▶ Excerpted passage
__________________________________________________

According to Rasmusson (1985), Gray (1993), Glantz (1998), Barry and Chorley (1998) and Magaña (1998), El Niño builds up when there is an abnormal warming of the waters in the eastern tropical Pacific Ocean. This process is characterized by the change in direction of the easterly winds, which weaken or even become westerly winds. These conditions cause atmospheric instability off the South American coast, producing intense precipitation over the coast of Perú and Ecuador and floods. However, in other regions such as Australia or Indonesia, extreme hot and dry conditions are experienced.

When several criteria to define a frost are taken into account a correct definition of a frost is difficult to find. Thus, from the weather viewpoint Romo and Arteaga (1989) mention that a frost occurs when the air temperature measured at a 1.5 m height inside of a weather shelter is 0 °C. It is important to note that air temperature from the inside of a weather shelter is higher than that outside the shelter. Hence, the office of Comisión Nacional del Agua (CNA, 1993) uses the air temperature value inside the shelter of < 2 °C to give information on frost. From an agricultural viewpoint, a frost occurs whenever the air temperature decreases enough to kill the plants (regardless of whether its value is below, equal or above 0 °C).

The abnormal occurrence of frost in many areas in México is a big problem: every year, frost periods show different dates of occurrence; in certain years, frosts occur too early and in other years, frosts end too late causing much damage to plants. According to Romo and Arteaga (1989), frosts are classified according to the following criteria: a) time of occurrence (spring frost or late frost, fall frost or early frost) b) physical formation process (advection, radiation, mixed and evaporation) and c) visual effects (black and white frost).

Regarding the time of occurrence, late frost or spring frosts are the most dangerous because they may occur in May and even in June or July (mainly in high–altitude places) when crops are already in full development. Early frosts or fall frosts –unless occurring since late July, August or September– are not considered too dangerous because the spring–summer crops have finished their vegetative cycle and have already been harvested (October, November).

__________________________________________________

▶ Collected data
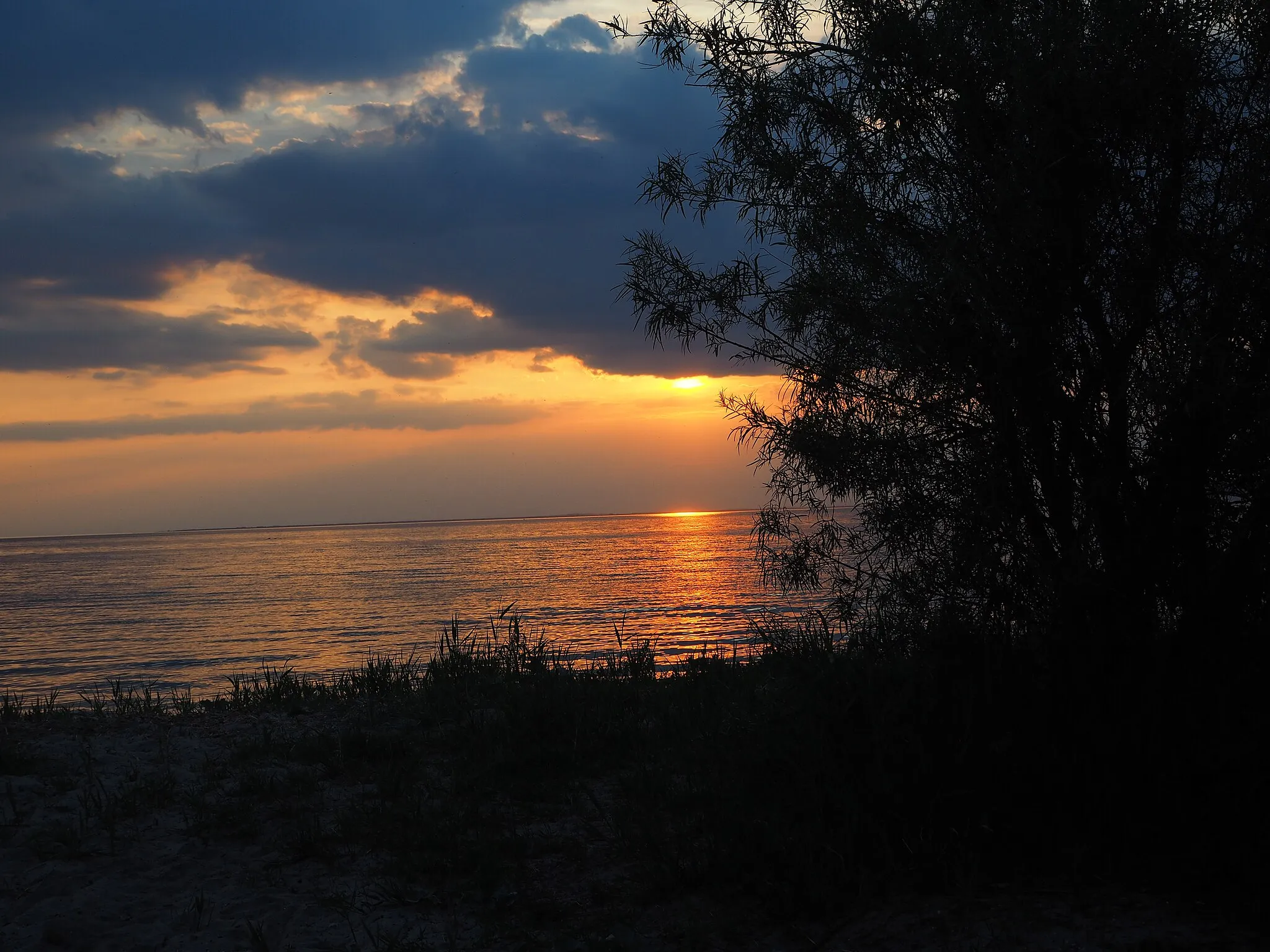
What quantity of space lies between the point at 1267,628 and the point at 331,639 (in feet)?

__________________________________________________

▶ The exercise
Reproduce the stretch of the passage on El Niño and frost from "When several criteria" through "above 0 °C).".

▶ Solution to this task
When several criteria to define a frost are taken into account a correct definition of a frost is difficult to find. Thus, from the weather viewpoint Romo and Arteaga (1989) mention that a frost occurs when the air temperature measured at a 1.5 m height inside of a weather shelter is 0 °C. It is important to note that air temperature from the inside of a weather shelter is higher than that outside the shelter. Hence, the office of Comisión Nacional del Agua (CNA, 1993) uses the air temperature value inside the shelter of < 2 °C to give information on frost. From an agricultural viewpoint, a frost occurs whenever the air temperature decreases enough to kill the plants (regardless of whether its value is below, equal or above 0 °C).